##### Document passage

The 1.3 Million People We Rarely Remember When We Talk About Homelessness

Impact

The news: While Miley Cyrus may have shone the national spotlight on youth homelessness during the MTV Video Music Awards last month, the issue looks bleaker than ever.

According to a new report released Monday by the U.S. Department of Education, homelessness among U.S. public school students is not only on the rise, it has hit a record high: 1.3 million children were identified as homeless in the 2012-2013 school year, an 8% increase from the year before.

The report also found that around 75% of these students were living in "doubled-up" situations, where multiple families share a residence due to economic hardship (defined as a homeless situation under the McKinney-Vento Act). Around 16% lived in shelters, another 6% lived out of hotels or motels and 3% had no shelter at all. About 76,000 students said they lived on their own.

And the situation is not likely to improve until the greater economy does. "While the economy may be coming back some, people are still having a hard time making enough money to afford and find affordable housing," Bruce Lesley, president of the nonprofit group First Focus Campaign for Children, told the Associated Press.

What does this mean? While 1.3 million children being homeless seems like an impossibly high number, housing advocates and homelessness activists say it's likely much bigger — after all, the current figure doesn't count homeless infants and toddlers who are too young for school or children not identified as homeless by school officials.

##########
##### Records shown

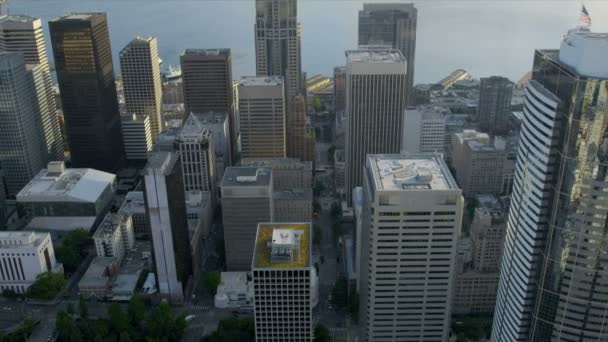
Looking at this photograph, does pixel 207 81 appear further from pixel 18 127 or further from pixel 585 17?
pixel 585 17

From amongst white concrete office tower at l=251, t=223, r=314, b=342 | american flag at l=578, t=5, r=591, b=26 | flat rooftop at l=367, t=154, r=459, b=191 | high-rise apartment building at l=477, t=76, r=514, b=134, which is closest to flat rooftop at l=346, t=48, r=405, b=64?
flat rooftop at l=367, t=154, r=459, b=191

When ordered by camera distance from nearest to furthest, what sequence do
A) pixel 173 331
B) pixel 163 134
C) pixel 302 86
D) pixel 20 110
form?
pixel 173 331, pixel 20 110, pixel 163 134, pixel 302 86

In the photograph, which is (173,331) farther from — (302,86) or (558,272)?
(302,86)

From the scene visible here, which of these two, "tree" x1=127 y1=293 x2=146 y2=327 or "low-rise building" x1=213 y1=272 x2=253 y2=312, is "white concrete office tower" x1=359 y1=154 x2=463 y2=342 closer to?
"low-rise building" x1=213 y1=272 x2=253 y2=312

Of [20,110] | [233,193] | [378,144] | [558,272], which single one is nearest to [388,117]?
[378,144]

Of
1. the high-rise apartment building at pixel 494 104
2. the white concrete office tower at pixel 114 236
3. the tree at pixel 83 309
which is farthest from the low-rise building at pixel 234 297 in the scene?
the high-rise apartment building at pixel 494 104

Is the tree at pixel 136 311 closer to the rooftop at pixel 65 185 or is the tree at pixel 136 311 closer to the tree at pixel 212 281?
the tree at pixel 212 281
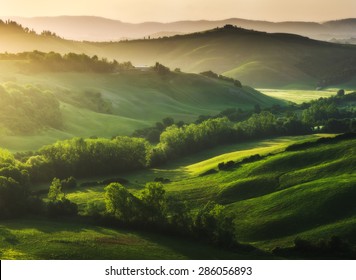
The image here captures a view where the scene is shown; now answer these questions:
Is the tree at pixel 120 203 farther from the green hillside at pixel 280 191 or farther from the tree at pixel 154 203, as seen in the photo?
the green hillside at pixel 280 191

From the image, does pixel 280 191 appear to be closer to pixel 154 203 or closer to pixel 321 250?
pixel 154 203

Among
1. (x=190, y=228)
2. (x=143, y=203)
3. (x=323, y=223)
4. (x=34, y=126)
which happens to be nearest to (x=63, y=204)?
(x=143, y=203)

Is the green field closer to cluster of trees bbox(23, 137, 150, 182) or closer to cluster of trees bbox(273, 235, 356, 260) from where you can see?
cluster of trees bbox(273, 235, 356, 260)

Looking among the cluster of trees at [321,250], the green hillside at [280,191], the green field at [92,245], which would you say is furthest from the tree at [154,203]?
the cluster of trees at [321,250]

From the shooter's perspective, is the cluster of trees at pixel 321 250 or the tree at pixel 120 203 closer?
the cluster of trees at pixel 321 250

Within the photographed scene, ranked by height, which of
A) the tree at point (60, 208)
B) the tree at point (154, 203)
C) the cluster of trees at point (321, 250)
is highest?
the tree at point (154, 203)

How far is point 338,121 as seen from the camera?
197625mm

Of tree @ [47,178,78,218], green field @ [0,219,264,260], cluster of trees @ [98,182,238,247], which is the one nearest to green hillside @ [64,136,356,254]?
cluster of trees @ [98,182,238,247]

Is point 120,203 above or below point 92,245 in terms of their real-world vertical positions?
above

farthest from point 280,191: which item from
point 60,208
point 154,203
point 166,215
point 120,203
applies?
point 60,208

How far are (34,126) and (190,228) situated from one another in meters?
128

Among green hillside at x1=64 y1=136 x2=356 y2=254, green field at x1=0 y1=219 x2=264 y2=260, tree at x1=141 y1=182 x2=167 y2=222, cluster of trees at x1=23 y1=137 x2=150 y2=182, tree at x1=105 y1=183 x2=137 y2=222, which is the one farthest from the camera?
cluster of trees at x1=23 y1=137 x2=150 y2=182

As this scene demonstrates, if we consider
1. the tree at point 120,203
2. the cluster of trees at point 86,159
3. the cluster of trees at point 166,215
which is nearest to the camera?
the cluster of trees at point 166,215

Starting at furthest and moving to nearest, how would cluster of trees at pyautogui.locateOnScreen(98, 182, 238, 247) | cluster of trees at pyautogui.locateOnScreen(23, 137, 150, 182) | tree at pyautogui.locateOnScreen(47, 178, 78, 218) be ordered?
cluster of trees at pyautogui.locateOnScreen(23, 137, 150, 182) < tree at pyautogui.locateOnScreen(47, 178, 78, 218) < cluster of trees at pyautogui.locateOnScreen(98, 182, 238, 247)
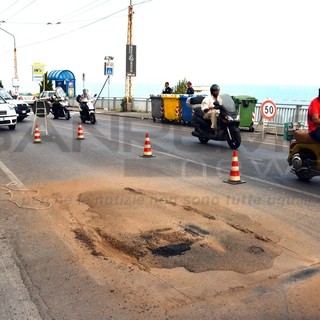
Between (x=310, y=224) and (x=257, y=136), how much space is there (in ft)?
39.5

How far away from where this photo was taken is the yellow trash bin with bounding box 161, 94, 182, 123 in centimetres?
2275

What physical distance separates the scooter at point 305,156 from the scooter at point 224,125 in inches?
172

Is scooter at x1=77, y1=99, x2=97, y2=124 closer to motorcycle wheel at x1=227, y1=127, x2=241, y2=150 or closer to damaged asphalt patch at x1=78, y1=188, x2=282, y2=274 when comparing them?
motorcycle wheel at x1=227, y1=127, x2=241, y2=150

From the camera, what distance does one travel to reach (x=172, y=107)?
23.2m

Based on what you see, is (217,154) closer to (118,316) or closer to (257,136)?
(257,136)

##########
##### Records shown

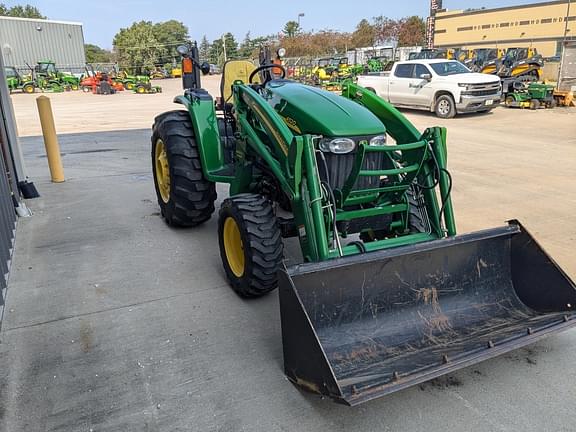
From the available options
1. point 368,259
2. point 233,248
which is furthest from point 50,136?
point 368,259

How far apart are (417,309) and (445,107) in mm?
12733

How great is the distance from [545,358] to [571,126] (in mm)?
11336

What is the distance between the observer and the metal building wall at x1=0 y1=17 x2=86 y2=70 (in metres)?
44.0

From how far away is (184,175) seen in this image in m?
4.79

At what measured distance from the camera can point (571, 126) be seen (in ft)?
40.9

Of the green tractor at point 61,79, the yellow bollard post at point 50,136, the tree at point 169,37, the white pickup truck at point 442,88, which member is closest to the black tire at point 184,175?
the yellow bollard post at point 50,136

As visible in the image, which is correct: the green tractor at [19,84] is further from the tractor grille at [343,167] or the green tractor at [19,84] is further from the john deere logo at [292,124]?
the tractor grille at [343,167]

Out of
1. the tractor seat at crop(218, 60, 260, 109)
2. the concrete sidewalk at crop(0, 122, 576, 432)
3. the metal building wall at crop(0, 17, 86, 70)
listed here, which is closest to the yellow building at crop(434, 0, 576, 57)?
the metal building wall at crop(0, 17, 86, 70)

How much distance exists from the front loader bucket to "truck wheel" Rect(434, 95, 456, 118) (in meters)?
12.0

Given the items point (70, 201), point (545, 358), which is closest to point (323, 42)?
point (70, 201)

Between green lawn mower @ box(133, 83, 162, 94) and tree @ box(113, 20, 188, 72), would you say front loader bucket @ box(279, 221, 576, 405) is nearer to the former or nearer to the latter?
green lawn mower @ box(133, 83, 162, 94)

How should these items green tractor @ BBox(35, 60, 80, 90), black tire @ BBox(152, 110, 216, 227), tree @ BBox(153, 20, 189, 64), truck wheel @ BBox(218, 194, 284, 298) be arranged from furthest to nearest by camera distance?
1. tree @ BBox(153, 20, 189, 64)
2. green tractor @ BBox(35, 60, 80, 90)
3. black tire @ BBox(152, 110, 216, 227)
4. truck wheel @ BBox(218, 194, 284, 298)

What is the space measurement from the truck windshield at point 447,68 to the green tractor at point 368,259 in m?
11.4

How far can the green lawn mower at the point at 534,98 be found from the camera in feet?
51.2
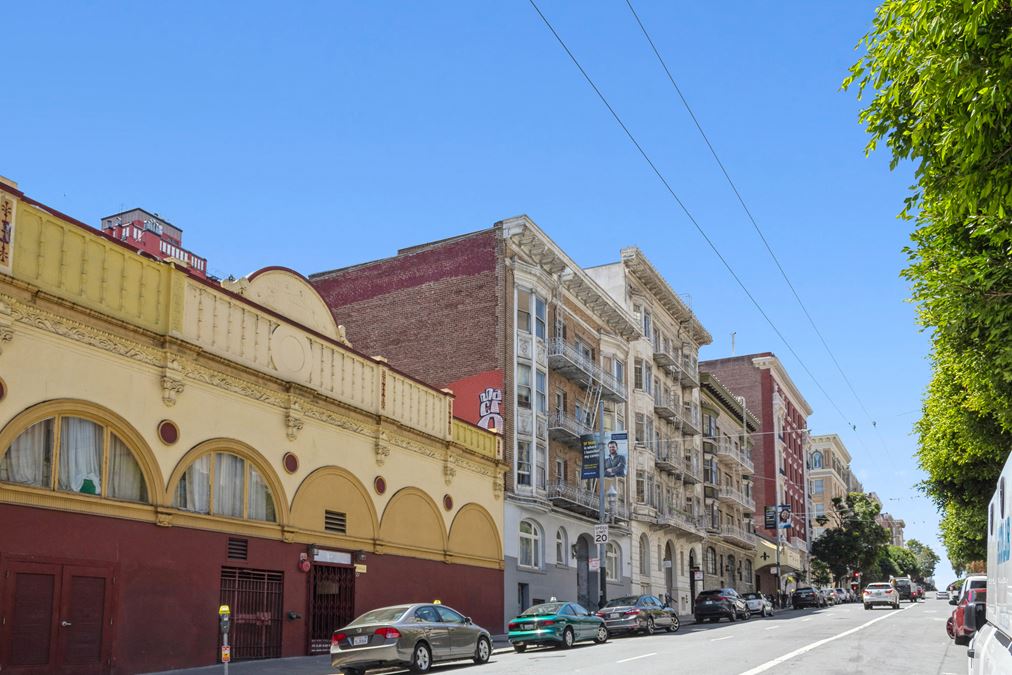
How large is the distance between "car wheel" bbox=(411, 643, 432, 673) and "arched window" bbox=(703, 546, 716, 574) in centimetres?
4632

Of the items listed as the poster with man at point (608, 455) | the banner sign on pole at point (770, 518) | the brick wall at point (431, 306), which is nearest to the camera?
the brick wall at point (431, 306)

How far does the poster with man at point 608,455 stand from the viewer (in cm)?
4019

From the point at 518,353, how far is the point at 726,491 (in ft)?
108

##########
##### Records shown

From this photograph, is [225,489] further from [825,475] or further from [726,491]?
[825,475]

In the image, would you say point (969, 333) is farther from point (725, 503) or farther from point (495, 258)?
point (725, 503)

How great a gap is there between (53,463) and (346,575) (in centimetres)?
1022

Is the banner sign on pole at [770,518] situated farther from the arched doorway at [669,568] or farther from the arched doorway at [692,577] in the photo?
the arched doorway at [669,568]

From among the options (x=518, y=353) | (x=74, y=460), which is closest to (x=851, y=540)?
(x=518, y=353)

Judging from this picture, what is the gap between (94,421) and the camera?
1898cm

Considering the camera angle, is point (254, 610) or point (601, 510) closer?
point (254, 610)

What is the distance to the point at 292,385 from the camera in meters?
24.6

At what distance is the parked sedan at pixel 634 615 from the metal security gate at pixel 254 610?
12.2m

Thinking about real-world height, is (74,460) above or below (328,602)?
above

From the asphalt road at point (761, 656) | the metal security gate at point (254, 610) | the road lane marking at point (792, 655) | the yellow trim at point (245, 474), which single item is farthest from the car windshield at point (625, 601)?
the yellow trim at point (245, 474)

##########

What you need to do:
a – Based on the student homelessness article, state whether each statement agrees with it. For each, answer yes or no and quote the deciding words of the article: (i) The 1.3 million figure for the 2012-2013 school year was an 8% rise over the year before. (ii) Most of the homeless students counted were living in shelters. (iii) The count includes homeless infants and toddlers who are too young for school.
b – Set down, word for word, the part of the student homelessness article that opens with the words containing "The news: While" and closes with "the year before.".
c – Resume the student homelessness article from where it stops, beginning after its last sentence.

Responses to the exercise:
a –
(i) Yes: "1.3 million children were identified as homeless in the 2012-2013 school year, an 8% increase from the year before."
(ii) No: "around 75% of these students were living in "doubled-up" situations" and "Around 16% lived in shelters."
(iii) No: "the current figure doesn't count homeless infants and toddlers who are too young for school."

b –
The news: While Miley Cyrus may have shone the national spotlight on youth homelessness during the MTV Video Music Awards last month, the issue looks bleaker than ever.

According to a new report released Monday by the U.S. Department of Education, homelessness among U.S. public school students is not only on the rise, it has hit a record high: 1.3 million children were identified as homeless in the 2012-2013 school year, an 8% increase from the year before.

c –
Despite the shocking numbers, the issue has had little traction in the mainstream media:

As previously reported by Mic, homeless students have the cards stacked against them: Around 75% end up dropping out of school, further underscoring the incompleteness of the Department of Education data. And those who try to go to school often have a hard time enrolling due to the lack of formal documentation such as proof of residence and immunization and medical records, as well as difficulty with transportation to and from school — meaning many of the students who dropped out may have been forced to do so by their circumstances.

Coupled with the U.N. declaring that America's treatment of homelessness "raises concerns of discrimination and cruel, inhuman or degrading treatment," the issue of youth and child homelessness is something that the country can't afford to sweep under the rug any longer. And if it takes Miley Cyrus to call our attention to it, so be it.